Figures oubliées de l’orgue romantique européen

Jean-Luc Perrot à l’orgue historique de Villerupt

Programme

Me Vincenzo PETRALI (1832-1889)

01. Suonata per l’Offertorio
02. Versetto per il Gloria (Andante Mosso)
03. Poco Andante

René-Louis BECKER (1882-1956)

1ère Sonate op. 40 en sol mineur
04. Praeludium festivum
05. Dialogue
06. Scherzo
07. Prayer (Prière)
08. Toccata

Henry SMART (1813-1879)

09. March

Moritz BROSIG (1815-1887)

10. Fantaisie über Christ’ ist erstanden op. 6

Fernand de LA TOMBELLE (1854-1928)

11. Cantilène
12. Toccata

L’interprète

Jean-Luc PERROT

Jean-Luc PERROT est agrégé de musicologie, Docteur ès Lettres et Arts (Musicologie), actuellement Maître de Conférences à l’École Supérieure du Professorat et de l’Éducation de St-Étienne. Il a travaillé l’orgue sous la direction, notamment, de Michel Chapuis et Jean Boyer. Titulaire des orgues Callinet (1837) de Notre-Dame à St-Étienne et organiste assistant sur les orgues Clicquot (1783) de Souvigny depuis janvier 2013, il a soutenu une thèse sur L’Orgue en France de 1789 à 1860.

Conférencier recherché, il est l’auteur de nombreux articles, analyses et livrets de Compact-Disc, notices historiques. Il joue également l’harmonium, le clavecin, le carillon et le piano-forte. Ses enregistrements discographiques sur les orgues de La Chaise-Dieu, à Souvigny ou récemment à la cathédrale de Rodez, ont montré son attachement aux partitions rares ou originales. Ses concerts l’ont amené aux quatre coins de France mais aussi en Italie, Pologne, Allemagne, Espagne, Canada, Luxembourg. Il s’est livré à plusieurs expériences d’improvisation, notamment dans de longues séances d’accompagnement de films muets.
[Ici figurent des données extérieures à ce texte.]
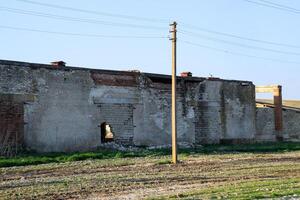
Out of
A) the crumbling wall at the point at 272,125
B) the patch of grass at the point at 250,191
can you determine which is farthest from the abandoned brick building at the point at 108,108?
the patch of grass at the point at 250,191

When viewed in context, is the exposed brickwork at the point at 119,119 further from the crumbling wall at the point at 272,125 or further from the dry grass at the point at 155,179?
the crumbling wall at the point at 272,125

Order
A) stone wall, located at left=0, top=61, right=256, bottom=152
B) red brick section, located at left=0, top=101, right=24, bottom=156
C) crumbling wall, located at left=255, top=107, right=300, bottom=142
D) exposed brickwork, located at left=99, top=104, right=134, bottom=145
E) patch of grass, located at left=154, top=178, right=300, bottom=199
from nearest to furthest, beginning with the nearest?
patch of grass, located at left=154, top=178, right=300, bottom=199, red brick section, located at left=0, top=101, right=24, bottom=156, stone wall, located at left=0, top=61, right=256, bottom=152, exposed brickwork, located at left=99, top=104, right=134, bottom=145, crumbling wall, located at left=255, top=107, right=300, bottom=142

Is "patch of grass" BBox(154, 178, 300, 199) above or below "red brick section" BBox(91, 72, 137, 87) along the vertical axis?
below

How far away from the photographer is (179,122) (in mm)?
36531

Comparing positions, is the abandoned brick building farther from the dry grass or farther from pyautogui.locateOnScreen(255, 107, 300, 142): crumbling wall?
the dry grass

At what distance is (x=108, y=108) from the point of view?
1281 inches

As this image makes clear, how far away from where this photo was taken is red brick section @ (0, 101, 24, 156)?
27.6 metres

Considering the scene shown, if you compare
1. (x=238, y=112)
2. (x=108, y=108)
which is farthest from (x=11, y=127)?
Result: (x=238, y=112)

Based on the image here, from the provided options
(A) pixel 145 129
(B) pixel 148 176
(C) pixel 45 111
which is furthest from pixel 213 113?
(B) pixel 148 176

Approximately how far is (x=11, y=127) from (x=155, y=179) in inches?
501

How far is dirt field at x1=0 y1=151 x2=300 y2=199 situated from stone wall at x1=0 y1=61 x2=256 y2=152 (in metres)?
5.77

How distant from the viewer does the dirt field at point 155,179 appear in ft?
45.8

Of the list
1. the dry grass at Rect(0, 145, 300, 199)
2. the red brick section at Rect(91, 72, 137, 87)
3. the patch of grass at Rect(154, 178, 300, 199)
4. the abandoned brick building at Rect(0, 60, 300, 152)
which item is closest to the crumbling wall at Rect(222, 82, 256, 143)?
the abandoned brick building at Rect(0, 60, 300, 152)

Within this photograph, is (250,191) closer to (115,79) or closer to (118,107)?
(118,107)
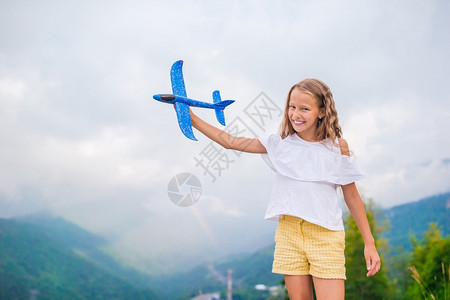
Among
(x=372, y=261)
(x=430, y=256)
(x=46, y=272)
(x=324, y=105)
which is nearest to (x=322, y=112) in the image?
(x=324, y=105)

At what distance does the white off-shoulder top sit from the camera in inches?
84.4

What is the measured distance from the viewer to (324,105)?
2.27 metres

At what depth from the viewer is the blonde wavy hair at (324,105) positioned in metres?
2.24

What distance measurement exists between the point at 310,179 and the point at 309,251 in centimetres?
39

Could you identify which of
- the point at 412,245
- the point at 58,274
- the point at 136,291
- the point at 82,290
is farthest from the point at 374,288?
the point at 58,274

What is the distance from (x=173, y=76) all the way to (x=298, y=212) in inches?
45.0

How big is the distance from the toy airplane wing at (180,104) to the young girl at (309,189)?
0.18 ft

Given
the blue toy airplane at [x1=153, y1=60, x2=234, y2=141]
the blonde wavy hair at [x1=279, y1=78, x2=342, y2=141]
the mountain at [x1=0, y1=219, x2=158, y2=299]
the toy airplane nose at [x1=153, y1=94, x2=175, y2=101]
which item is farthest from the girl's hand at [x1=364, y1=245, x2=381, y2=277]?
the mountain at [x1=0, y1=219, x2=158, y2=299]

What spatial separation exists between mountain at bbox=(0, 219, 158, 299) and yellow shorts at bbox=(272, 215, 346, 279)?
41.7m

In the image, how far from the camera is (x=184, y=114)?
233cm

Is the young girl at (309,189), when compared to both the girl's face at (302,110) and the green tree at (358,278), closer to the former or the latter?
the girl's face at (302,110)

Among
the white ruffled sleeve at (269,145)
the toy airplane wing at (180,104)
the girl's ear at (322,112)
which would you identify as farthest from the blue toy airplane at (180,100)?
the girl's ear at (322,112)

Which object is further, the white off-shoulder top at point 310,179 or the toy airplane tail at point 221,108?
the toy airplane tail at point 221,108

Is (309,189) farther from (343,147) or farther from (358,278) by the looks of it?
(358,278)
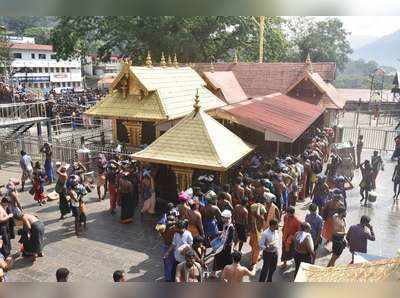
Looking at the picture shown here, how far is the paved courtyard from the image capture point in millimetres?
8102

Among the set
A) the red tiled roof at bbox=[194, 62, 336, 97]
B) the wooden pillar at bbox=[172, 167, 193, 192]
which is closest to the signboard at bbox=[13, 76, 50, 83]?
the red tiled roof at bbox=[194, 62, 336, 97]

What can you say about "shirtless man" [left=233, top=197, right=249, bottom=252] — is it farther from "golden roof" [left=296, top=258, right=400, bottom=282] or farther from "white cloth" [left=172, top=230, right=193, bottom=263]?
"golden roof" [left=296, top=258, right=400, bottom=282]

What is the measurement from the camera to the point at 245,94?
80.6ft

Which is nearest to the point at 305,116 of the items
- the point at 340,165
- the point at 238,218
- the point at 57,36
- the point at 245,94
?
the point at 340,165

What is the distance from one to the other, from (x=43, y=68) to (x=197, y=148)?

Jean-Luc PERROT est aussi compositeur : il a écrit plusieurs pages pour orgue seul et orgue à 4 mains, ainsi que des œuvres pour orgue et chœur.

MAIL : Jean-Luc Perrot

 

“L’astucieuse composition de l’orgue de Villerupt, (pas moins de trois 16 pieds sur un ensemble de 16 jeux), la présence d’une anche libre (le cor anglais), un trémolo efficace dont on se sert parfois comme un vibrato (c’est-à-dire de façon discontinue), un unique jeu de pédale (une magnifique et sonore Flûte ouverte de 16’), une mixture neuve installée au GO, ont été autant d’indices pour concocter un programme qui n’a pas souhaité se limiter à l’illustration d’un seul pays.

Le Festival du cinéma italien de Villerupt, une proximité germanique, ont favorisé une orientation européenne, dont cet enregistrement se veut un reflet.

En dépit de sa petite taille, l’instrument restauré par Jean-Baptiste Gaupillat présente une authentique personnalité (y compris dans ses défauts historiques !) : coloré, contrasté, poétique, insolite parfois. Il est tout le contraire d’un orgue standard et passe-partout, et pourtant permet d’illustrer avec bonheur et efficacité un grand nombre de styles et de compositeurs.”